PIMCO High Income Fund and PIMCO Floating Rate Strategy Fund Announce Payment of Previously Declared Common Share Dividends


NEW YORK, Dec. 17, 2008 (GLOBE NEWSWIRE) -- PIMCO High Income Fund (NYSE:PHK) and PIMCO Floating Rate Strategy Fund (NYSE:PFN) today announced that the common share dividends previously declared on October 1, 2008 and October 3, 2008, respectively, will be paid on December 17, 2008.

Accordingly, the previously declared dividends ($0.121875 and $0.098675 per common share for PHK and PFN, respectively), which were postponed on November 3, 2008 and November 7, 2008, respectively, will be paid on December 17, 2008 to shareholders of record on October 11, 2008 for PHK, and to shareholders of record on October 13, 2008 for PFN.

PHK's investment objective is to seek high current income. Capital appreciation is a secondary objective. PFN's investment objective is to seek high current income, consistent with the preservation of capital. There can be no assurance that PHK and PFN (each a "Fund" and collectively, the "Funds") will achieve their stated objectives.

Allianz Global Investors Fund Management LLC, an indirect, wholly-owned subsidiary of Allianz Global Investors of America L.P., serves as the Funds' investment manager and is a member of Munich-based Allianz Group (NYSE:AZ). Pacific Investment Management Company LLC, an Allianz Global Investors Fund Management affiliate, serves as the Funds' sub-adviser.

The Funds' daily New York Stock Exchange closing prices and net asset values per share are available by calling the Funds' shareholder servicing agent at (800) 331-1710. This information, as well as updated portfolio statistics and performance, is available at http://www.allianzinvestors.com.

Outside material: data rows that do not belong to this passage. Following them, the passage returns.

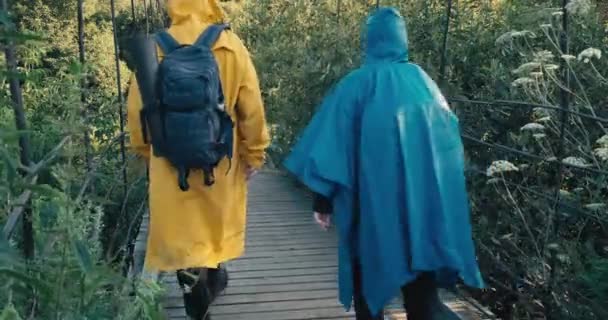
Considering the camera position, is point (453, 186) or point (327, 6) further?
point (327, 6)

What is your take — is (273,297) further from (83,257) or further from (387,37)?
(83,257)

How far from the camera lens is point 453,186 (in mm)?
2619

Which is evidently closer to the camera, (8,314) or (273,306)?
(8,314)

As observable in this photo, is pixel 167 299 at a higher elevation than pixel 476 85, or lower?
lower

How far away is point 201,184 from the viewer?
280cm

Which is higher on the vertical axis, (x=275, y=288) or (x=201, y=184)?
(x=201, y=184)

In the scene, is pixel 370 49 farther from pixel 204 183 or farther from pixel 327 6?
pixel 327 6

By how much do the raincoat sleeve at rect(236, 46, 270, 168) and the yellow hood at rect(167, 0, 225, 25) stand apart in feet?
0.59

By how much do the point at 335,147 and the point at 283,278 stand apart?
1518 mm

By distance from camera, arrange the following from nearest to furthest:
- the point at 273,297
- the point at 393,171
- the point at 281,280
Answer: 1. the point at 393,171
2. the point at 273,297
3. the point at 281,280

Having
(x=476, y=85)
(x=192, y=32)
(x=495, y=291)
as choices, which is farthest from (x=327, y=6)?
(x=192, y=32)

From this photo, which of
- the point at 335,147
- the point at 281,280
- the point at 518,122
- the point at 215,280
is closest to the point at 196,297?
the point at 215,280

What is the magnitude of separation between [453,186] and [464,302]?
3.30ft

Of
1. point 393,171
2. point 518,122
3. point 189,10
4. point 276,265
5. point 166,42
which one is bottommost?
point 276,265
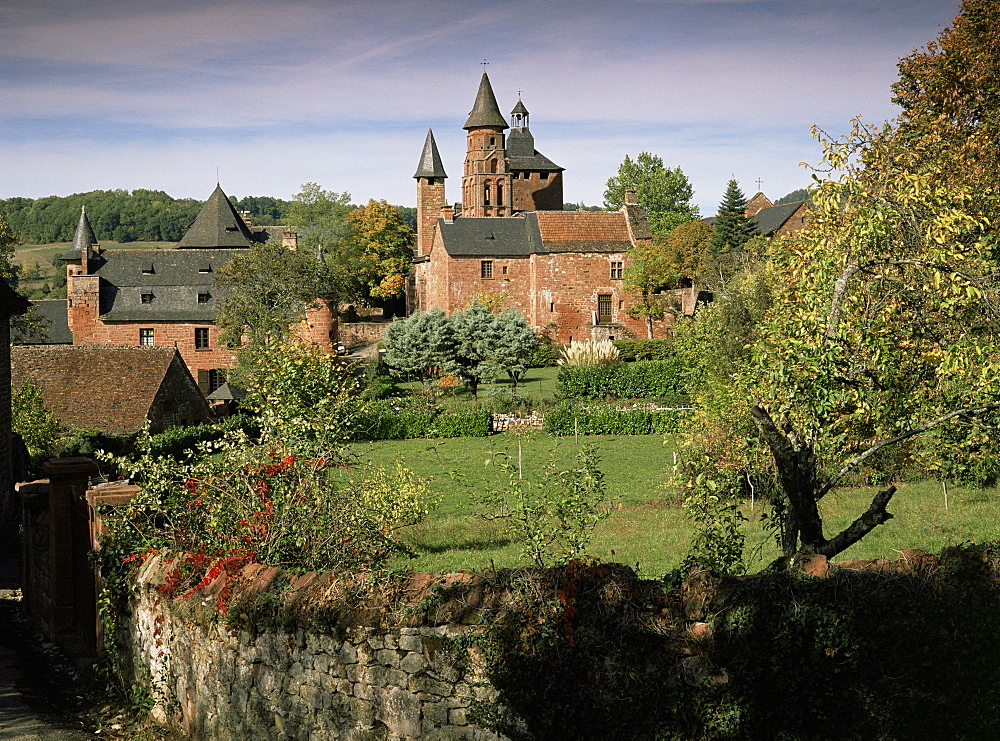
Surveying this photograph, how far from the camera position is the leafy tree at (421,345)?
40344 mm

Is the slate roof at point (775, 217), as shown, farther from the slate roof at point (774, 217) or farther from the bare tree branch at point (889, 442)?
the bare tree branch at point (889, 442)

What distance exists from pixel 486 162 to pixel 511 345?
37057mm

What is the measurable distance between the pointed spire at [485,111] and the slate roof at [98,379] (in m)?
49.6

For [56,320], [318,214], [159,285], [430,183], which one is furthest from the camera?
[318,214]

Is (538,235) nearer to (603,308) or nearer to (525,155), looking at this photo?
(603,308)

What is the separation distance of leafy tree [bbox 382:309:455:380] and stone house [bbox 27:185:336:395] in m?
12.4

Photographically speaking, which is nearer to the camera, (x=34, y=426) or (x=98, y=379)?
(x=34, y=426)

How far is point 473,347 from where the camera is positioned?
40.7 meters

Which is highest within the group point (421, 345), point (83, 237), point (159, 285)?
Answer: point (83, 237)

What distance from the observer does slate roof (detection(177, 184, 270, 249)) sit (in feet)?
226

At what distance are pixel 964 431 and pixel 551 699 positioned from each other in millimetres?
5703

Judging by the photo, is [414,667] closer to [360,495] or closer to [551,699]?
[551,699]

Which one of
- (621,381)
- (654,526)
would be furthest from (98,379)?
(621,381)

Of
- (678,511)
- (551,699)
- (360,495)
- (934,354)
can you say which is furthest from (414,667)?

Statements made in this release that look forward in time involve risks and uncertainties and are forward-looking statements within the meaning of the Private Securities Litigation Reform Act of 1995. Such risks and uncertainties include, without limitation, the adverse effect from further declines in the securities markets and in the Funds' performance, a general downturn in the economy, inability to obtain leverage to replace ARPS that have been redeemed, competition from other companies, changes in government policy or regulation, inability to attract or retain key employees, inability to implement their operating strategy and/or acquisition strategy, and unforeseen costs and other effects related to legal proceedings or investigations of governmental and self-regulatory organizations. The Funds' ability to maintain leverage and to pay dividends to common shareholders is subject to the restrictions in their registration statements, By-laws and other governing documents as well as the Investment Company Act of 1940.